Text segment:
Enablement requires that the specification teach a PHOSITA how to make and use the full scope of the claimed invention without undue experimentation [13]. The standard is not that every detail must be spelled out — a skilled person can apply routine knowledge to fill ordinary gaps. The standard is that the gap-filling does not require undue experimentation: a substantial research program, a high rate of failure, unpredictable variables, or a requirement for inventive work beyond what a skilled artisan would routinely undertake.

For a combination product, enablement failures typically occur when the claimed scope exceeds what the specification actually teaches. If you claim a system for delivering any biologic drug from any autoinjector, but your specification only provides detailed data for two specific antibody formulations in two specific device configurations, you may face an argument that producing the full claimed range would require undue experimentation. The viscosity range, aggregation propensity, and stability profiles of different biologics vary enormously. The mechanical requirements of an autoinjector change substantially with different drug volumes and viscosities. Demonstrating enablement across the full scope of a broad combination product claim is a real challenge.

Data section:
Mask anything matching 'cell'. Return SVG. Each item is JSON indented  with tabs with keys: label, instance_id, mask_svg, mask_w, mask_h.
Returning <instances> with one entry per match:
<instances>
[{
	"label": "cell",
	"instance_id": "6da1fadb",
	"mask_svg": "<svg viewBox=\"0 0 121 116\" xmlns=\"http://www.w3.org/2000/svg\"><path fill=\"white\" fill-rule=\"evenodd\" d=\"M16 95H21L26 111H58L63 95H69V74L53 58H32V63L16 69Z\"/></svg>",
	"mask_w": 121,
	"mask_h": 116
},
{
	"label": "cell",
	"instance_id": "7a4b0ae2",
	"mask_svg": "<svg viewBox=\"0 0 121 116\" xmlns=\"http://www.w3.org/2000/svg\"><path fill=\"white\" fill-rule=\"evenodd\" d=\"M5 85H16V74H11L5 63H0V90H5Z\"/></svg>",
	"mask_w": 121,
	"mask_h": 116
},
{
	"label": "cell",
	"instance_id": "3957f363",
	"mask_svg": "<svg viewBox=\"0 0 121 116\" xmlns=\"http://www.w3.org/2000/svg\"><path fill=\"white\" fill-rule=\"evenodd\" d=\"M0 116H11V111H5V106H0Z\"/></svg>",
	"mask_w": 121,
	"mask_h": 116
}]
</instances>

What you have to do:
Continue the text on enablement of combination product claims, picking up after its last sentence. These entries aren't needed for what comes next.

Expected output:
The Critical Connection Between Disclosure and Obviousness

There is an important strategic link between these disclosure requirements and the non-obviousness argument. If your strategy for overcoming obviousness is to cite unexpected synergistic effects — say, a specific polymer coating that prevents protein aggregation — then your patent specification must describe that coating in enough detail to enable a skilled artisan to make it. You cannot simultaneously argue to the patent examiner that the effect is unexpected and therefore non-obvious, and then fail to disclose how to achieve the effect. The unexpected result that justifies the patent is also the result that the public must be able to reproduce when the patent expires. That is the bargain. Failing to disclose it adequately breaks the bargain and renders the patent invalid.

This connection has a practical consequence for how R&D and patent filing timelines should be coordinated. The data generated to prove unexpected synergy for the non-obviousness argument must be available, understood, and accurately disclosed before the patent is filed. Filing early with preliminary data and planning to supplement later is risky precisely because the disclosure requirements at the EPO and JPO — as we will discuss — are even stricter than in the U.S. about what can be added after the filing date.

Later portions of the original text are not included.